A Justiça portuguesa não é cega, nunca o foi. Se em tempos não via o que estava à frente dos olhos, hoje já vê. Mas também quer que todos vejam. Julga antes de julgar. Promove sentenças antes de sentenciar. Ainda assim, ao contrário de tempos aparentemente idos, da ditadura à democracia, já não fecha os olhos aos ricos e poderosos. Só que está mais do que visto que os constantes abrir de olhos são tudo menos inocentes.
O voyeurismo do Ministério Público ficou uma vez mais patente na semana passada. E a discussão sobre o papel da comunicação social na divulgação dos vídeos dos interrogatórios da “Operação Marquês” só serve para desviar o olhar para aquilo que, sendo importante discutir, é, para esta análise, acessório. Até porque quem viu, por exemplo, o tratamento dado pela SIC aos interrogatórios cirurgicamente vazados só pode ficar agradecido por ainda haver bom jornalismo, capaz de enquadrar e informar, sem pré-julgar ou indiciar.
Entretanto, o Ministério Público abriu um inquérito destinado a investigar a difusão dos interrogatórios, aludindo à possível existência de um crime de desobediência dado que a divulgação de tais registos «está proibida». Em vez de encontrar e punir o ou os prevaricadores de primeira instância, mata-se (ou tenta calar-se) o mensageiro. Assim se espeta mais um prego no caixão da (escassa) credibilidade da Justiça.
Incorrendo no risco de repetir argumentos milhentas vezes expostos, ao Ministério Público cabe investigar e explicar o como e o porquê de tão sistemática violação dos mais básicos direitos civis. É que está bom de ver que foram novamente as autoridades judiciárias que, com evidente propósito, pingaram munições para atirar contra os já mediaticamente julgados Sócrates, Salgado, Bava ou Granadeiro. Poucos serão aqueles que, com maior ou menor convicção, não formularam já as suas opiniões (e condenações). Ou seja, em termos práticos conclui-se que de nada serviu nova quebra das regras por parte da acusação.

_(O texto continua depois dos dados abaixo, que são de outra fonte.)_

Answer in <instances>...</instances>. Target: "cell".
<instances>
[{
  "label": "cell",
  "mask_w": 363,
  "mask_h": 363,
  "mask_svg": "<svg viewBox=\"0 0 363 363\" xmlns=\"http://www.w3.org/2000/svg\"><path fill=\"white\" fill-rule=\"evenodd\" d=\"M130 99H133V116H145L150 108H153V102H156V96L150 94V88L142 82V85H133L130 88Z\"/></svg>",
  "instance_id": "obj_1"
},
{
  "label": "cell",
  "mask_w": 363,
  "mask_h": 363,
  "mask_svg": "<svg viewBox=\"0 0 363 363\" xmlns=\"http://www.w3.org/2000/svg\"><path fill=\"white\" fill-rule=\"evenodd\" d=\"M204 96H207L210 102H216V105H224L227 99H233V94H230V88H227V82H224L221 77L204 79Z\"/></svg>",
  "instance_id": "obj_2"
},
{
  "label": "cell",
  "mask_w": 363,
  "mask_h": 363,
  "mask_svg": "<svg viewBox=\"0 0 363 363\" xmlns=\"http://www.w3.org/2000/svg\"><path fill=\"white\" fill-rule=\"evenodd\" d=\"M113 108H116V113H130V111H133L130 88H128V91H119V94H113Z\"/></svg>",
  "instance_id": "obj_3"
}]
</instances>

Se o Ministério Público já não tem somente olhos para os fracos e desprotegidos – o que é salutar – não pode também arregalar a vista sempre que há peixe graúdo na vã tentação de se auto credibilizar. O processo de Miguel Macedo foi também disto exemplo. Para se credibilizar não deve recorrer a expedientes nem a entrevistas manhosas para se refeiçoar, mas utilizar a balança da ponderação e a espada da decisão. Deus escreve direito por linhas tortas, à Justiça cabe escrever direito pelo Direito.